**Exercise passage:**
---------------

Bangladesh: Suspects in Hoshi Murder Linked to Awami League, BNP

Kamran Reza Chowdhury
2015.11.13
151113-BD-suspects-620 Three men charged with the shooting death of Japanese farmer Kunio Hoshi are paraded before reporters in Chapai Nawabganj, Bangladesh, Nov. 13, 2015.
BenarNews

The three men charged Friday with the Oct. 3 shooting death of Japanese farmer Kunio Hoshi were active member of Bangladesh’s main political parties, which are bitter enemies.

The suspects were affiliated with the ruling Awami League or the opposition Bangladesh Nationalist Party (BNP), Rapid Action Battalion (RAB) commander Lt. Col. Mahbub Alam told a news briefing Friday in northwestern Chapai Nawabganj district, following their Thursday night arrest.

The suspects were identified as Rajib Hasan Sumon, (alias Meril  Sumon), 28, Naoshad Hossain Rubel (alias Black Rubel), 36, and Kajal Chandra Barman, 32.

Officers with RAB, an elite police unit, captured the trio in Chapai Nawabganj, some 200 km (124 miles) from Rangpur city, where Hoshi was killed. Police recovered two handguns, bullets and machetes.

Youth leaders

Sumon and Rubel are leaders of the Rangpur city unit of the BNP’s youth front, Jatiyatabadi Jubo Dal, while Barman was a member of the ruling party’s youth front, the Jubo League, officials said.

“They have confessed to the killing during the initial interrogation,” said Alam, adding that the three had been on the move to evade capture.

Hoshi was killed less than a week after Italian aid worker Cesare Tavella was gunned down in a similar fashion on Sept. 28 in Dhaka’s diplomatic quarter.

According to SITE, the U.S.-based Jihadi monitoring group, the Islamic State (IS) terrorist group claimed responsibility for both killings. Home Minister Asaduzzaman Khan Kamal has since rejected reports IS has a presence in Bangladesh, and he has linked the killings to opposition parties.

The BNP and its ally, Bangladesh Jamaat-e-Islami, the minister said, have been involved in recent violence across the country – including the killings of the two foreigners – in order to foil the pending executions of two men convicted of war crimes committed during the 1971 war of independence. BNP leader Salahuddin Quader Chowdhury and former minister Ali Ahsan Mohammad Mojahid of Jamaat are facing execution for crimes against humanity committed 44 years ago.

Blame-game culture

Announcing the Oct. 27 arrests of four suspects in the killing of Tavella, Dhaka Metropolitan Police Commissioner Asaduzzaman Mia said that a “big brother” had hired the three killers and asked them to kill a foreigner to create anarchy in the country.

---------------

**Supplied entries:**
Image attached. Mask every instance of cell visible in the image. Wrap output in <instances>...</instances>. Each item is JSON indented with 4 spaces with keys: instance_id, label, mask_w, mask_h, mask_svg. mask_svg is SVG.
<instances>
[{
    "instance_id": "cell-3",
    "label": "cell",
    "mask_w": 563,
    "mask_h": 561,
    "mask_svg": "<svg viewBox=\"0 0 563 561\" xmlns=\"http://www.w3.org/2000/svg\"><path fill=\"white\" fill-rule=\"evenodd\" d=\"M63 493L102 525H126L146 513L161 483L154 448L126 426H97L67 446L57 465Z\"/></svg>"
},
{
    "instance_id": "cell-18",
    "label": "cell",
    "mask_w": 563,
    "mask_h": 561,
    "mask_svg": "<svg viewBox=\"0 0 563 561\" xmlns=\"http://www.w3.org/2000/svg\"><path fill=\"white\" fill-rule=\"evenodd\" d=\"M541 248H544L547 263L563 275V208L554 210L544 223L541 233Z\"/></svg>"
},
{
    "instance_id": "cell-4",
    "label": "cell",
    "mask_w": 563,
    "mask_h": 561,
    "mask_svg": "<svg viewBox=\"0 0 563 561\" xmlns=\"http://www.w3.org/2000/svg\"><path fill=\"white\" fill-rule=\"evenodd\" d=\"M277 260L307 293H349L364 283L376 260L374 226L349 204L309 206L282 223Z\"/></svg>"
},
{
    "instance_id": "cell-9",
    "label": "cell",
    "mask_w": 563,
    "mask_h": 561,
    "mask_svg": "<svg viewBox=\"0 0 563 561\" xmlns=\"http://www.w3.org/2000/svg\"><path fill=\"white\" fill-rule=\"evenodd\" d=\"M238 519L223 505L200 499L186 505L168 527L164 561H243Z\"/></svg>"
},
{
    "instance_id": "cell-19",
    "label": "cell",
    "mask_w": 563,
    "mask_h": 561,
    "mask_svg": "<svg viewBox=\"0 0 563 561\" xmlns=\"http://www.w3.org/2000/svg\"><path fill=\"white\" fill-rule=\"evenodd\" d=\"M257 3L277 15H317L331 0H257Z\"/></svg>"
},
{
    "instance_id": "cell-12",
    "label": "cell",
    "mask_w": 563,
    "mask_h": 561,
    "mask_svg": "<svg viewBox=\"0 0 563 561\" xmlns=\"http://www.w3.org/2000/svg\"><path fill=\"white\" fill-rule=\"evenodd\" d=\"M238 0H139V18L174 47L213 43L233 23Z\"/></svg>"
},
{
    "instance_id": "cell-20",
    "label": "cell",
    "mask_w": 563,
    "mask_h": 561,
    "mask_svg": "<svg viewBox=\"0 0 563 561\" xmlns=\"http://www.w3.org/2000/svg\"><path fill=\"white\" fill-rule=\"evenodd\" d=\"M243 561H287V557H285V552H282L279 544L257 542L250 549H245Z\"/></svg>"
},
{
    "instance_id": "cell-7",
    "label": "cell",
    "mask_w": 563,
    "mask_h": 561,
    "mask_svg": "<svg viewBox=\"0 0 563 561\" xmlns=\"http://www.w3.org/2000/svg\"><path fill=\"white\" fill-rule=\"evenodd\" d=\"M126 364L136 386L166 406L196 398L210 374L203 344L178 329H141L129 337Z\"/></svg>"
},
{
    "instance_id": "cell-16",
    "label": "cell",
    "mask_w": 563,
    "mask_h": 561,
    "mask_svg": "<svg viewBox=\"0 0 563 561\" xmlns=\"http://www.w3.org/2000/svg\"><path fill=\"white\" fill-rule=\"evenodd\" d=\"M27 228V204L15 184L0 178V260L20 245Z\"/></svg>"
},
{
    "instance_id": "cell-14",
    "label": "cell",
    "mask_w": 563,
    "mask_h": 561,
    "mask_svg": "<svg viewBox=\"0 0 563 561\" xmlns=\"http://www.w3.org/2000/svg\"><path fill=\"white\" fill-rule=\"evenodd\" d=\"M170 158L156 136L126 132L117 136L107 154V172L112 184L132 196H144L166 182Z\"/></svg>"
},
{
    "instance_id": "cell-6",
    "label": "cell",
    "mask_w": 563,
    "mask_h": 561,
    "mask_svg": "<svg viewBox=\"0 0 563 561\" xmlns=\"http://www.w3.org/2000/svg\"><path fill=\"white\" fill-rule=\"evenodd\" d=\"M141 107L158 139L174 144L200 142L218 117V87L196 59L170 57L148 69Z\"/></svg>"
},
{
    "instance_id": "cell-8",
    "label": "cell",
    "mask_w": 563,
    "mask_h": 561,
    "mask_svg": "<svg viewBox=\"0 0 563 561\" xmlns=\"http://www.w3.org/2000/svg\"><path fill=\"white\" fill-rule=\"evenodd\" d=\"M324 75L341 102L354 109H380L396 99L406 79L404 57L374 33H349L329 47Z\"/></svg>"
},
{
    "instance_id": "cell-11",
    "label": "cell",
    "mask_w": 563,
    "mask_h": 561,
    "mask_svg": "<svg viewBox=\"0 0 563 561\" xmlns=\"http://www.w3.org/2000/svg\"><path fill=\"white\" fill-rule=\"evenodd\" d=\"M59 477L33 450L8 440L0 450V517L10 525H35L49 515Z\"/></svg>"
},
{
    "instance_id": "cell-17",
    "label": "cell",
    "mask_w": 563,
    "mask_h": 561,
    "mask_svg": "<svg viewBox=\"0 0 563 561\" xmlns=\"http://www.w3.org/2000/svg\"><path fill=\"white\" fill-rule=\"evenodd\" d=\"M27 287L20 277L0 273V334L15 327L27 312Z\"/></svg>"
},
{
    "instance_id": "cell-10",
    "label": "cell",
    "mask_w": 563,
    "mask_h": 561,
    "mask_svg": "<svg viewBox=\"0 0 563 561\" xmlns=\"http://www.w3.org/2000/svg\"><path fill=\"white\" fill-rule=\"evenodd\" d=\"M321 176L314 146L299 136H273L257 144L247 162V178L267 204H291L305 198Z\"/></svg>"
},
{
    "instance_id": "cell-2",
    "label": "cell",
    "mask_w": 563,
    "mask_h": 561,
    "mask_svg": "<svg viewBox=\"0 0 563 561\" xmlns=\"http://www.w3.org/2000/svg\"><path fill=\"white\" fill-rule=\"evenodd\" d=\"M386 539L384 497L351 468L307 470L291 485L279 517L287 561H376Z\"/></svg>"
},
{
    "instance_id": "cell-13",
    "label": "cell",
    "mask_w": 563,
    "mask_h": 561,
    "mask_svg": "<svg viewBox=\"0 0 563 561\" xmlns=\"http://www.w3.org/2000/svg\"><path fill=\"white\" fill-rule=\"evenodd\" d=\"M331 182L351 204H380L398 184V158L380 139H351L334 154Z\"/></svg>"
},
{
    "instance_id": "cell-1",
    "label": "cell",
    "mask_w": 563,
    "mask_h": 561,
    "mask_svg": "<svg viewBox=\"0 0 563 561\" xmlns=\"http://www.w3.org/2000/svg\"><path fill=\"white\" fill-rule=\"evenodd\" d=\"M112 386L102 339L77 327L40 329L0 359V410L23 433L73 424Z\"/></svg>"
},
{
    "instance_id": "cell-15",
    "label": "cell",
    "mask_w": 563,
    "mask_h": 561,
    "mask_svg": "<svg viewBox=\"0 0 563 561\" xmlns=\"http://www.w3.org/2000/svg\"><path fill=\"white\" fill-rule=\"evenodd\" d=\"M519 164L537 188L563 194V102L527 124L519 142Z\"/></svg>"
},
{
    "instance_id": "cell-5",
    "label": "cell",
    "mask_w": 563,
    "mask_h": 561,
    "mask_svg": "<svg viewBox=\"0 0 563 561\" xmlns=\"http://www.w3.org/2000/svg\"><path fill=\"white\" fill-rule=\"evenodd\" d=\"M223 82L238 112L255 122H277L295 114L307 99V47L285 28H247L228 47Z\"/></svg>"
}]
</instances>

---------------

**Complete the following:**
1 - Sum up the article on the Hoshi murder suspects in two sentences.
2 - Write out the part of the article on the Hoshi murder suspects that begins at the words "Kamran Reza Chowdhury" and stops after "Nov. 13, 2015.", swapping "reporters" for "journalists".
The lines after the text stand on their own and are not part of it.

**Answers to the exercises:**
1 - Three men charged on Friday with the Oct. 3 shooting death of Japanese farmer Kunio Hoshi belonged to either the ruling Awami League or the opposition BNP, and a RAB commander said they had confessed to the killing during the initial interrogation. Hoshi was killed less than a week after Italian aid worker Cesare Tavella was shot in Dhaka, and SITE reported that IS claimed both killings, but Home Minister Asaduzzaman Khan Kamal rejected reports of an IS presence in Bangladesh and linked the killings to opposition parties.

2 -
Kamran Reza Chowdhury
2015.11.13
151113-BD-suspects-620 Three men charged with the shooting death of Japanese farmer Kunio Hoshi are paraded before journalists in Chapai Nawabganj, Bangladesh, Nov. 13, 2015.